▶ _INFORMATION SHOWN_
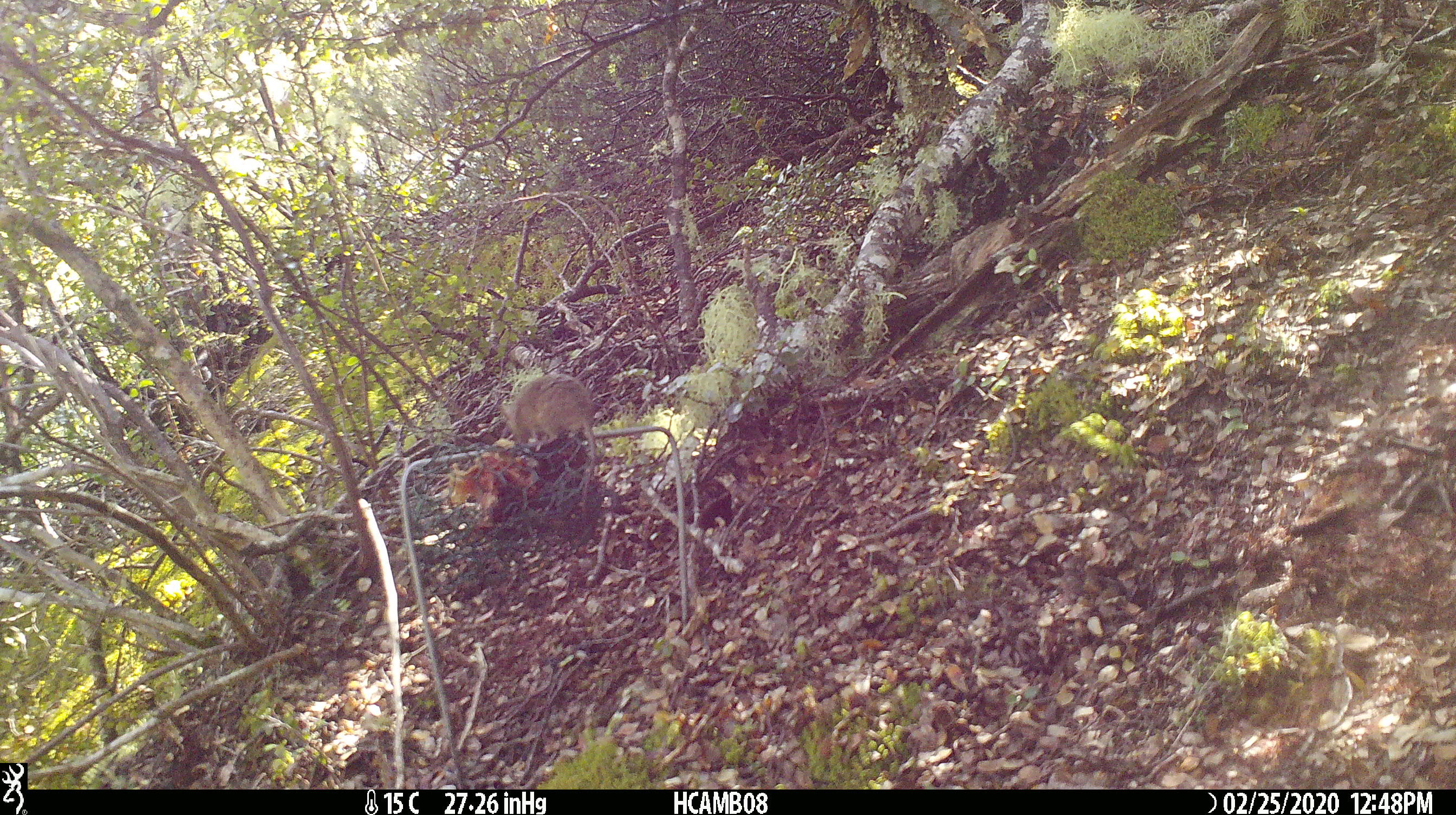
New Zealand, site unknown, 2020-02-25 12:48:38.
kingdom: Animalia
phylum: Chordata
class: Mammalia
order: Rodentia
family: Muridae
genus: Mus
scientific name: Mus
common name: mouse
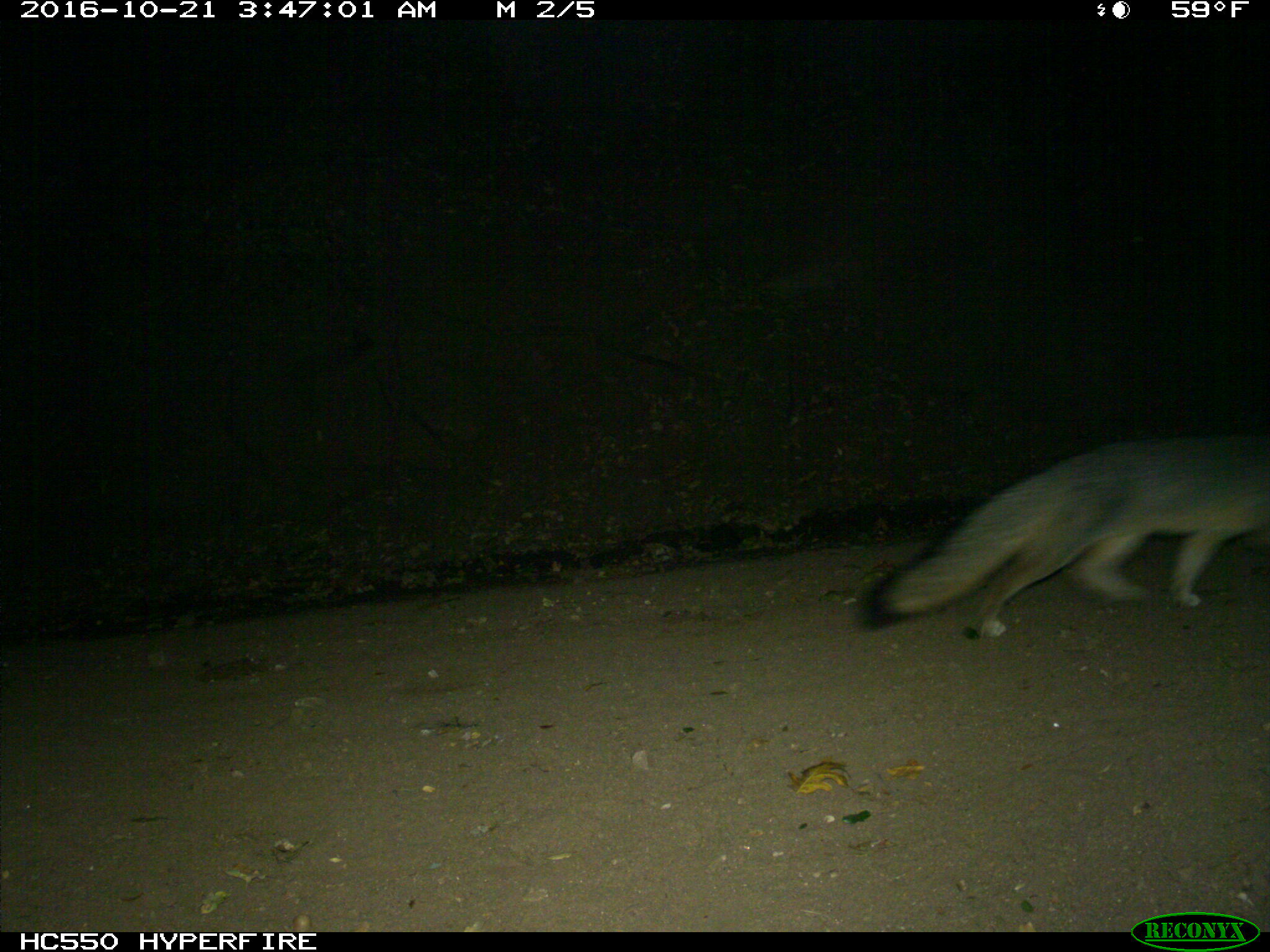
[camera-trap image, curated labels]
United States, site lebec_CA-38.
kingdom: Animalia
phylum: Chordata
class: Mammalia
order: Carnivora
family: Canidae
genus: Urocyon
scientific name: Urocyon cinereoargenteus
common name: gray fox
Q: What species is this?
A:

▶ _TASK REQUIREMENTS_
Could you give the material above again, exactly and without its pictures?

▶ _TASK RESPONSE_
New Zealand, site unknown, 2020-02-25 12:48:38.
kingdom: Animalia
phylum: Chordata
class: Mammalia
order: Rodentia
family: Muridae
genus: Mus
scientific name: Mus
common name: mouse
[camera-trap image, curated labels]
United States, site lebec_CA-38.
kingdom: Animalia
phylum: Chordata
class: Mammalia
order: Carnivora
family: Canidae
genus: Urocyon
scientific name: Urocyon cinereoargenteus
common name: gray fox
Q: What species is this?
A:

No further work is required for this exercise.